## Begin

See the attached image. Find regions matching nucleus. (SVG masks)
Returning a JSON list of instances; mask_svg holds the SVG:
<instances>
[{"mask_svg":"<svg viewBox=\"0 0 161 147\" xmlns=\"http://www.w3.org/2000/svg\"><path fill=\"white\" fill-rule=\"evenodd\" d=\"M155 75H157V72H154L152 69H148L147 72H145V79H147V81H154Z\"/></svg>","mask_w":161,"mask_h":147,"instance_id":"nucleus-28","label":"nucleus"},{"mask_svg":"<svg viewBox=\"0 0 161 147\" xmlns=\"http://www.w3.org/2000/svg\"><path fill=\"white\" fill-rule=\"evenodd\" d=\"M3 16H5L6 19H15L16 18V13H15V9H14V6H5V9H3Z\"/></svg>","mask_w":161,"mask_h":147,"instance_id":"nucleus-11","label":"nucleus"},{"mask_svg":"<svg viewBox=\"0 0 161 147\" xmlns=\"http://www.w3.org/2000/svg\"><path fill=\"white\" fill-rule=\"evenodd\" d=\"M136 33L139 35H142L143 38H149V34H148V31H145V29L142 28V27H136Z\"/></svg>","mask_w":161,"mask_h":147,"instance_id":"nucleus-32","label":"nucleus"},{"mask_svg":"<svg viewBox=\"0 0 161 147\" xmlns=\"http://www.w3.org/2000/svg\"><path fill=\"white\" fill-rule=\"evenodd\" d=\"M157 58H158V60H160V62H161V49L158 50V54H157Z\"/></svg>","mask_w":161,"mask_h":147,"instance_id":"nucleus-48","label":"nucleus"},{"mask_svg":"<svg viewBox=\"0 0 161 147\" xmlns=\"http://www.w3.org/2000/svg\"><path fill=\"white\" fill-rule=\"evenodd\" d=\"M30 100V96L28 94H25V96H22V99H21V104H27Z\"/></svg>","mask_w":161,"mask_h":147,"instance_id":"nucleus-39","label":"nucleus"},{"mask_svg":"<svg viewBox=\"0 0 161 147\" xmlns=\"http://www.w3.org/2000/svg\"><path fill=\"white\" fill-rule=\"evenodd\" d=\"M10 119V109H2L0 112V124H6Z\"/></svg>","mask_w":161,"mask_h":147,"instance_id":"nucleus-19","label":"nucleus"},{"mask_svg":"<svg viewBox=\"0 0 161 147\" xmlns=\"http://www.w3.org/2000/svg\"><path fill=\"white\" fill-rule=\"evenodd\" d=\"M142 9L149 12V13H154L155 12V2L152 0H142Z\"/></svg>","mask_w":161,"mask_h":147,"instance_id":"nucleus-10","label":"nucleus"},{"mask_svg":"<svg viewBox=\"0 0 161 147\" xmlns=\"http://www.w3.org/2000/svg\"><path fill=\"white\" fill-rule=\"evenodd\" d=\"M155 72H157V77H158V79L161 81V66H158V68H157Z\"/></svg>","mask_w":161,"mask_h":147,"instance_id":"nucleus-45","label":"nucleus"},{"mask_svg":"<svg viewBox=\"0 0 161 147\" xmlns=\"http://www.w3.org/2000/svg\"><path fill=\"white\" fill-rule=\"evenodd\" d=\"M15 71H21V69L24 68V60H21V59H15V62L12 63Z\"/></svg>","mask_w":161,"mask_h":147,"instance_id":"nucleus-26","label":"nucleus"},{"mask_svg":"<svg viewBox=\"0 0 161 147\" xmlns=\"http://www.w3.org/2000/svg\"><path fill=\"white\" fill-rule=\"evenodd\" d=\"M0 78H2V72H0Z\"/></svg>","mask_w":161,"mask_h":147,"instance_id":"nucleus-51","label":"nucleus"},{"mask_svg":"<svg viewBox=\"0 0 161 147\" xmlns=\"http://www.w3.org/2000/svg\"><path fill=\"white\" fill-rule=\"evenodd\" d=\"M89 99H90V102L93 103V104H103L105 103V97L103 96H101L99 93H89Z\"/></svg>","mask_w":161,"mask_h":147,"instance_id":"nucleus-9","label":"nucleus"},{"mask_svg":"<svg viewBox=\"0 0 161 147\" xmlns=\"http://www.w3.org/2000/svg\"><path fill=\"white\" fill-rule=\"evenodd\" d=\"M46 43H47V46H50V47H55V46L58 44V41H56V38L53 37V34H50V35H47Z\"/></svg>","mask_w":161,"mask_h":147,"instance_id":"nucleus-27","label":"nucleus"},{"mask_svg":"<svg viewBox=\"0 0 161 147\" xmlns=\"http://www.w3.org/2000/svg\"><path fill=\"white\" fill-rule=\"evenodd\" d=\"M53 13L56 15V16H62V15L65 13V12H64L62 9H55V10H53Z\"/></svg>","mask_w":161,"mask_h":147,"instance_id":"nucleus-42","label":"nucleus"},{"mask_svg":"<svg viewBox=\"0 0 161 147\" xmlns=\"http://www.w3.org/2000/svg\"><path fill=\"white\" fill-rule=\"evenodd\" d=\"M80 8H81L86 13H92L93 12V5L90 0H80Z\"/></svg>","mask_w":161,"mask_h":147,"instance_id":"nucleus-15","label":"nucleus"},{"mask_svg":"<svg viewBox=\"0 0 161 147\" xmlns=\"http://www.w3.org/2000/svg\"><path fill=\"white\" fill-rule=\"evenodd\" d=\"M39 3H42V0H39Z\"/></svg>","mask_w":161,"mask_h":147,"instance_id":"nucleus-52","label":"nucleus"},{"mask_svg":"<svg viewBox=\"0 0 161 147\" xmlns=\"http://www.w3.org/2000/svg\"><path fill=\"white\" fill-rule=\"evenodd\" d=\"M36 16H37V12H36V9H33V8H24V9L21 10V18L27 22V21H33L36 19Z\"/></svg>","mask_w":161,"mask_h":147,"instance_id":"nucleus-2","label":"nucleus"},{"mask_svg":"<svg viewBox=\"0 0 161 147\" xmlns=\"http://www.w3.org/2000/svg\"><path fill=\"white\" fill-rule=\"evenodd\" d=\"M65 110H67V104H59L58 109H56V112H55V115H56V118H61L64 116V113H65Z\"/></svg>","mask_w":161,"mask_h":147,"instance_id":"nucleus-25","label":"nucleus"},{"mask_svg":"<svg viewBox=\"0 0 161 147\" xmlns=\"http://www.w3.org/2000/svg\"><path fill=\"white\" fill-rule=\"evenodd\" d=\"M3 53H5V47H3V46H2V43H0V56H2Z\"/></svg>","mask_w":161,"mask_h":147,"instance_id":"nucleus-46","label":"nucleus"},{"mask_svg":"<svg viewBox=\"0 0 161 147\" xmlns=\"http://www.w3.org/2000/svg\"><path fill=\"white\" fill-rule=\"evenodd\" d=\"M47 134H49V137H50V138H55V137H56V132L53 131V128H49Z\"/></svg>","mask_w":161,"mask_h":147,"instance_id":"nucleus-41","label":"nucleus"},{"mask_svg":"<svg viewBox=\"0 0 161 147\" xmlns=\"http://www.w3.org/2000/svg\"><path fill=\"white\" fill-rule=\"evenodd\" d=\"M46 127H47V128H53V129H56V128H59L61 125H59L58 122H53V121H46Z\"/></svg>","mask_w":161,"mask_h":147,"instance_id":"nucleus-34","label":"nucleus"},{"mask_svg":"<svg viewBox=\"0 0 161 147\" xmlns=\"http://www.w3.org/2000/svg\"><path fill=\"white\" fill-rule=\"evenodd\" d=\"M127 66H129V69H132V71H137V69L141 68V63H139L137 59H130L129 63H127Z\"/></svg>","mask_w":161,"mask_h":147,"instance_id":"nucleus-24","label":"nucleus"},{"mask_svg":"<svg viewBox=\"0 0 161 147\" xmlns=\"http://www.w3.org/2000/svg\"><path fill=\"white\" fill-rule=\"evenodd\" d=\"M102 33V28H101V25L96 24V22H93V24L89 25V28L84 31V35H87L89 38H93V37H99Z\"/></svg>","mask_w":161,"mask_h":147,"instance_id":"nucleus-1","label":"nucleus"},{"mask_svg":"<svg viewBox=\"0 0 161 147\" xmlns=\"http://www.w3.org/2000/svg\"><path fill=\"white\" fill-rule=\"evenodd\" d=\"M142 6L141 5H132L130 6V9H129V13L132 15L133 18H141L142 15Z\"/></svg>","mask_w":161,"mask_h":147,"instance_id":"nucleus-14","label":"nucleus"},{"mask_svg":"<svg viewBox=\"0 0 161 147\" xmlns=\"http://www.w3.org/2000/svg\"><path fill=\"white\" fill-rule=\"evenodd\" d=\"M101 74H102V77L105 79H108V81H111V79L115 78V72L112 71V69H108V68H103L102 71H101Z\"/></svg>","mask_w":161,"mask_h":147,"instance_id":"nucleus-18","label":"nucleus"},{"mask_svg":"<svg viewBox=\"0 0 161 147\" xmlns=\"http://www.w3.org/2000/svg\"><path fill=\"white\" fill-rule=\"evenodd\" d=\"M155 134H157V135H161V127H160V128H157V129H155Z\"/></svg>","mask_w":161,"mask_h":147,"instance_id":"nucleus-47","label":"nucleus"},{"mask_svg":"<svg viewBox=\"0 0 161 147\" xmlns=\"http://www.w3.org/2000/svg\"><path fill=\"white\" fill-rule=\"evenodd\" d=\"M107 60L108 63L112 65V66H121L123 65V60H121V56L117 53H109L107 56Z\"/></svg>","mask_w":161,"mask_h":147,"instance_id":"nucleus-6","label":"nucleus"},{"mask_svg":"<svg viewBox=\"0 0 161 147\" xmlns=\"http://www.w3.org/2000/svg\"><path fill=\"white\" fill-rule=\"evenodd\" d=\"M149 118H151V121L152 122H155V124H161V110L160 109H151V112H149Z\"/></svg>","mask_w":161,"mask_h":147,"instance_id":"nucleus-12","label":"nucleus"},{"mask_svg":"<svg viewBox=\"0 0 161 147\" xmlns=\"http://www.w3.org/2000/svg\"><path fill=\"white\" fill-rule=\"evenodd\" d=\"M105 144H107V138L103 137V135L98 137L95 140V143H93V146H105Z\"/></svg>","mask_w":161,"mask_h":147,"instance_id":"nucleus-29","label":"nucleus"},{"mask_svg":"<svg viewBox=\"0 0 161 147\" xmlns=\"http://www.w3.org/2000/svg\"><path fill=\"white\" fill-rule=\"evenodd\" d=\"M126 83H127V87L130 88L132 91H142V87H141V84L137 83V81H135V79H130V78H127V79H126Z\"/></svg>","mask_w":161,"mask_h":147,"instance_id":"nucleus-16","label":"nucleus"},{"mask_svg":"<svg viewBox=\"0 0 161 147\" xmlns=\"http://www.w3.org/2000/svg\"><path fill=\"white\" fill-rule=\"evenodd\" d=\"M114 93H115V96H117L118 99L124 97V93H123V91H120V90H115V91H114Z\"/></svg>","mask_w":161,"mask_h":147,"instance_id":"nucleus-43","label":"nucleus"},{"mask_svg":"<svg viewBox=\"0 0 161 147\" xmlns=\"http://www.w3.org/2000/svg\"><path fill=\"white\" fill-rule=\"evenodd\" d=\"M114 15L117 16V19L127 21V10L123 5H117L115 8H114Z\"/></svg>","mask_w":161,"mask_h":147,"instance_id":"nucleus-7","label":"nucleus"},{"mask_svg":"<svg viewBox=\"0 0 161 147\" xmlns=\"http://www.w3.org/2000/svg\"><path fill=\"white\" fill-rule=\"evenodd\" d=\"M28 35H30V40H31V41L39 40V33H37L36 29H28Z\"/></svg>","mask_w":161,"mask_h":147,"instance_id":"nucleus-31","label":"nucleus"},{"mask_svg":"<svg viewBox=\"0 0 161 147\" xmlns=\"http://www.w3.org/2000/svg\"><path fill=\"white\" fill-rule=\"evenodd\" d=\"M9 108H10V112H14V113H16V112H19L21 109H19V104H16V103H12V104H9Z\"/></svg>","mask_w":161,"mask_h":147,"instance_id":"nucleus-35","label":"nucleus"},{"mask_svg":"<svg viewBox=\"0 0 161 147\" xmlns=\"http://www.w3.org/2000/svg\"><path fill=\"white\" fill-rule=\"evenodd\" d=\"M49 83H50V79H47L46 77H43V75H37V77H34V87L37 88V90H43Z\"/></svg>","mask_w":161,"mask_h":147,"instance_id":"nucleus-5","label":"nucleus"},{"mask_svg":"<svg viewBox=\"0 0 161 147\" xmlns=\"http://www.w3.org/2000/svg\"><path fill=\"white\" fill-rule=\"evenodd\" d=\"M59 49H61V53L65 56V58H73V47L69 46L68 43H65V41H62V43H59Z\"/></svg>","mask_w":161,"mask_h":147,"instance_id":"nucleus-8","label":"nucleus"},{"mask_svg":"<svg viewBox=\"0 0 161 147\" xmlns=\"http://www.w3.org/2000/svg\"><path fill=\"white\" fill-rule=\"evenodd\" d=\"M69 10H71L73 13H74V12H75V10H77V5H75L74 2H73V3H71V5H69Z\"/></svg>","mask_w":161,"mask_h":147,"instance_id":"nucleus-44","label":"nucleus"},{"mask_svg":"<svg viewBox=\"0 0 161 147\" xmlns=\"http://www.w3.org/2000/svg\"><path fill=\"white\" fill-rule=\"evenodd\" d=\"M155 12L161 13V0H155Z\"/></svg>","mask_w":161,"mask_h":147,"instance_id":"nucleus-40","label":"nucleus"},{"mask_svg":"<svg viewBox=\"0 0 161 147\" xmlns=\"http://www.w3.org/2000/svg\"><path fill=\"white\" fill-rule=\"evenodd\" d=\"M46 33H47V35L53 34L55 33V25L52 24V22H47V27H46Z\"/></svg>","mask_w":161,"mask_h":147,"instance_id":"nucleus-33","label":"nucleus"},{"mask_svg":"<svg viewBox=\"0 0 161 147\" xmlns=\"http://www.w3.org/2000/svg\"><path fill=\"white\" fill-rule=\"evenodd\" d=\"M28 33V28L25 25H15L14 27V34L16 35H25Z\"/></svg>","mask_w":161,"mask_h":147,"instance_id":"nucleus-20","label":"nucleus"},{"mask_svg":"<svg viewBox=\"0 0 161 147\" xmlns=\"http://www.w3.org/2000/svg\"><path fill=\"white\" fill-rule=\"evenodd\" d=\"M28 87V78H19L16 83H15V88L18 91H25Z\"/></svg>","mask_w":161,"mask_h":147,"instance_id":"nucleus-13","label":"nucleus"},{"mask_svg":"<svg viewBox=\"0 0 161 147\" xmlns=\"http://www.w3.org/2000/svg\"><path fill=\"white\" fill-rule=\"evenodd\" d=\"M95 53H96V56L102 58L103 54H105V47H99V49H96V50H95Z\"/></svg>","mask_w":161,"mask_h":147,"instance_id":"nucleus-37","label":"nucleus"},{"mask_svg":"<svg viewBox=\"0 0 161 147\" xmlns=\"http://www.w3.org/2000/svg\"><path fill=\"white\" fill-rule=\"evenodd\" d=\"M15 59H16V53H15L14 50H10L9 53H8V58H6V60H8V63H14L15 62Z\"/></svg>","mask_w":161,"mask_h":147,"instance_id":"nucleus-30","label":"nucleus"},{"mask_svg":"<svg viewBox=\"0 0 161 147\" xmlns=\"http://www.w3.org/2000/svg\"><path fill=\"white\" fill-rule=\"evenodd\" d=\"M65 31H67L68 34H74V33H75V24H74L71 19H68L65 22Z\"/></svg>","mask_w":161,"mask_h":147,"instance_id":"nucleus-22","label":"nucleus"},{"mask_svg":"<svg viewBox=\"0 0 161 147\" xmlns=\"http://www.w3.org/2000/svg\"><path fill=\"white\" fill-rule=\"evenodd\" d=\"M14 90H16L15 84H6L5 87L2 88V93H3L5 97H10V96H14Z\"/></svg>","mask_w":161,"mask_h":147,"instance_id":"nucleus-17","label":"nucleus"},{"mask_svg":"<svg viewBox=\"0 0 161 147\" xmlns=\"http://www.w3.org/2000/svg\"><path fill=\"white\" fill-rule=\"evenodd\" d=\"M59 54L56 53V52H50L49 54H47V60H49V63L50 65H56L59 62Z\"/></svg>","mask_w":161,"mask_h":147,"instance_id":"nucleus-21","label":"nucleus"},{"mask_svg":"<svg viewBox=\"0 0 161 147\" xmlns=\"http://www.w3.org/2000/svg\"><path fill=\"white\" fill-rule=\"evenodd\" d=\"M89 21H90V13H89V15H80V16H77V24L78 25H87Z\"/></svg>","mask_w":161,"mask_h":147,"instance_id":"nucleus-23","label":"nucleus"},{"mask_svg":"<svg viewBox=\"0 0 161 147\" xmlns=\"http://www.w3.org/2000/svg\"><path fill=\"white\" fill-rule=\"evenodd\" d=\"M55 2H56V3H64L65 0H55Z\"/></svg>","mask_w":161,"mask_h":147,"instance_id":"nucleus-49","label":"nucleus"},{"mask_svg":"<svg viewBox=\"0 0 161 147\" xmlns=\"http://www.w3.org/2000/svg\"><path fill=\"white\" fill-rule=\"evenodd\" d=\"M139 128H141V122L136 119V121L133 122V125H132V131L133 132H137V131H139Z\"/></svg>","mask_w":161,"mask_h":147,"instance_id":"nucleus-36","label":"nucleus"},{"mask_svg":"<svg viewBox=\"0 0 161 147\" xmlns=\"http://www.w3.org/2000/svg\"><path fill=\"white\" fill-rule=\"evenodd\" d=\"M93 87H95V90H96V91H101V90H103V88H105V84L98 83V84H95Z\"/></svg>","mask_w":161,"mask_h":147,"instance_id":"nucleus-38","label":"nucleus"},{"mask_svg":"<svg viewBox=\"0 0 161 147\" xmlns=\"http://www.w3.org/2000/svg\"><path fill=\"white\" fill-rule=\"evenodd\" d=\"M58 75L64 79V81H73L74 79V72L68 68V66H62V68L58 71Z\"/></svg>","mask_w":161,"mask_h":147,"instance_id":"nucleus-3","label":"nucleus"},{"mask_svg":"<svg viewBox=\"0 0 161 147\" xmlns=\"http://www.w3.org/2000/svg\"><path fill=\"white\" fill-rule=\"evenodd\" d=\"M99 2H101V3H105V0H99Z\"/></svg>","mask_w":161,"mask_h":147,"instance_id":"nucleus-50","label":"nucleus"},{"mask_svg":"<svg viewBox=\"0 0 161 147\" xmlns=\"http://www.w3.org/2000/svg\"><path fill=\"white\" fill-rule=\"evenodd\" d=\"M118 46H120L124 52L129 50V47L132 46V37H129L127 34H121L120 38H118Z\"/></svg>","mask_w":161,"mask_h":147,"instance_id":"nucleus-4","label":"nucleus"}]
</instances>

## End

Print everything in the listing above from its first line down to the line containing "<instances>", both included, and nothing else.

▶ _Task solution_
See the attached image. Find regions matching nucleus. (SVG masks)
Returning a JSON list of instances; mask_svg holds the SVG:
<instances>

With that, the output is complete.